Why I Don’t Do It Anymore
As temperatures cool down, our neighborhood sidewalks are filled with people enjoying the fresh air. Everyone hibernates through the brutal Texas summers, so naturally they will want to shed those extra pounds and exercise their dogs during the fall. The fact that more people are outside isn’t the reason why I don’t walk my dogs anymore. Instead, these are the two major reasons why I stopped bringing my dogs along for walks.
Cooler temperatures means more dogs are left outside in backyards unattended. As I walk by a house, these unattended dogs run along fence lines and start barking loudly. Some dogs even bang on windows barking fiercely indoors. These dog behaviors are super annoying and alarming for both my dogs and myself.
I’m forced to navigate sidewalks to avoid rude dog behavior. Plus, seeing rude dogs barking is extremely stressful for my dogs. Think about it this way: Dogs barking and lunging behind fences and windows is equivalent to them screaming, “I’m gonna beat you up fool,” to the passerby dog. Not only is this impolite behavior to other dogs, but it’s downright rude and preventable too. No dog should deal with this nasty dog behavior during a daily walk.
As humans, we understand these dogs are contained, but our dogs don’t understand that. Instead, they feel like they’re walking on eggshells, fearing for their safety. Also, constant exposure to a rude dog while on leash can lead to your dog becoming leash aggressive. Being continuously bombarded with threatening dogs that they can’t run away from may cause them to be threatening back. On the flip side, the dogs doing the barking and lunging from behind the fence learn that their aggressive behavior makes dogs leave, so they in turn become dog aggressive.

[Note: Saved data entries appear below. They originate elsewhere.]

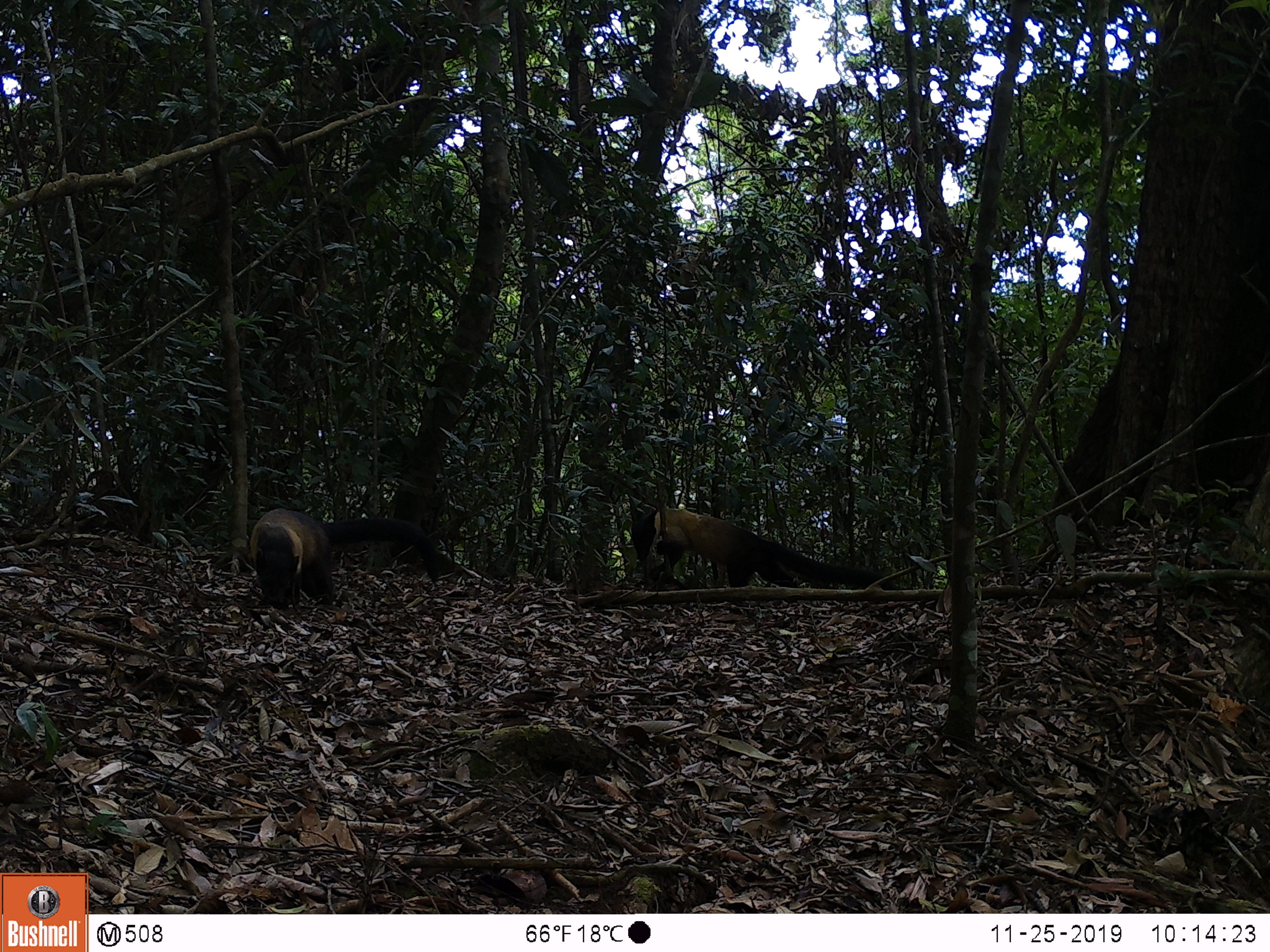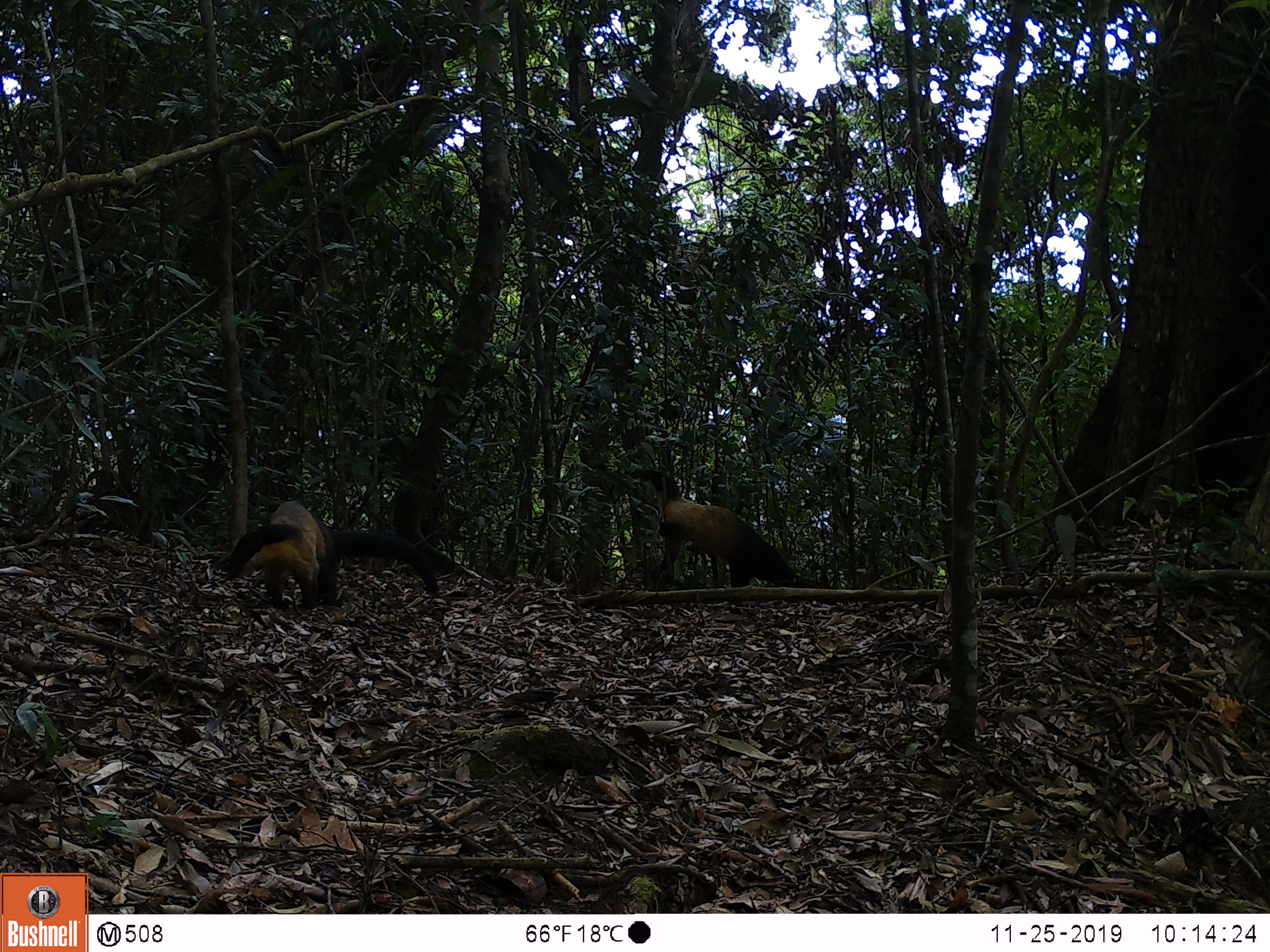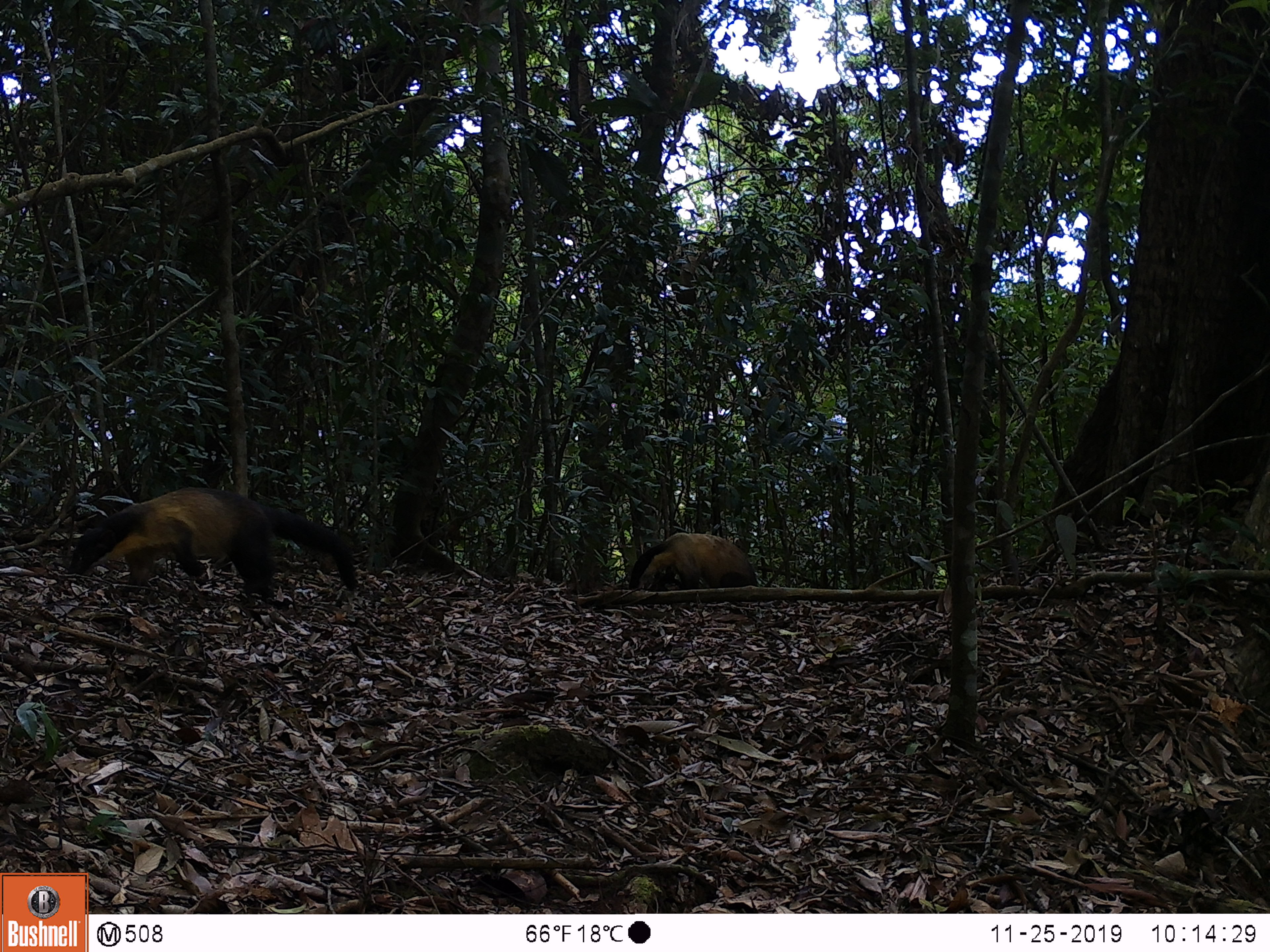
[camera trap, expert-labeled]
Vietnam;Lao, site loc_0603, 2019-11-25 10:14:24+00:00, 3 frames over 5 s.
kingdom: Animalia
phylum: Chordata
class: Mammalia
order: Carnivora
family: Mustelidae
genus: Martes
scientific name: Martes flavigula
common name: yellow-throated marten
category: yellow throated marten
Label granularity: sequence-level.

Today, I encountered two loose dogs within 20 feet of my home. Thankfully, I don’t bring my dogs walking with me any longer, but it still makes me extremely upset when inconsiderate dog owners leave their dogs loose outside. I have a few choice words with owners if they are around. Loose dogs are dangerous and can charge at your dog while walking, which teaches your dog dog aggression. By far, loose dogs make my hackles stand on end.
Neighbors, Contain Your Dogs!
Yes, I’ve screamed this very sentence at the top of my lungs numerous times. Pet owners must contain their dogs! Keep your dogs secured indoors or behind a fence, and never leave a dog unattended outdoors. Additionally, stop allowing dogs to bark and lunge at dogs (or anyone). Crate your window barking dog or keep him in an area with no access to windows. Trust me, while it seems like your dog is just “letting off steam,” your dog is becoming dog aggressive and you can be sued if your dog hurts someone or another dog.
How to Safely Exercise Your Dog
Of course, we all need exercise, including our dogs. Remember, mental stimulation is just as exhausting as physical exercise, so keep your dog’s brain busy. Here are a few options to keep your dog mentally and physically fit:
- Play fetch daily.
- Enroll in a weekly group class, such as nose work, agility or fly ball.
- Provide all meals in food puzzles and stuff in toys.
- Teach your dog to walk on a treadmill.
- Toss kibble or treats into your backyard.
- Play nose work games indoors.
- Go hiking on private property—with permission, of course.
- Bring your dog on car rides.
Rethink walking your dog around rude dogs. As pet owners, it’s our job to keep our dogs safe.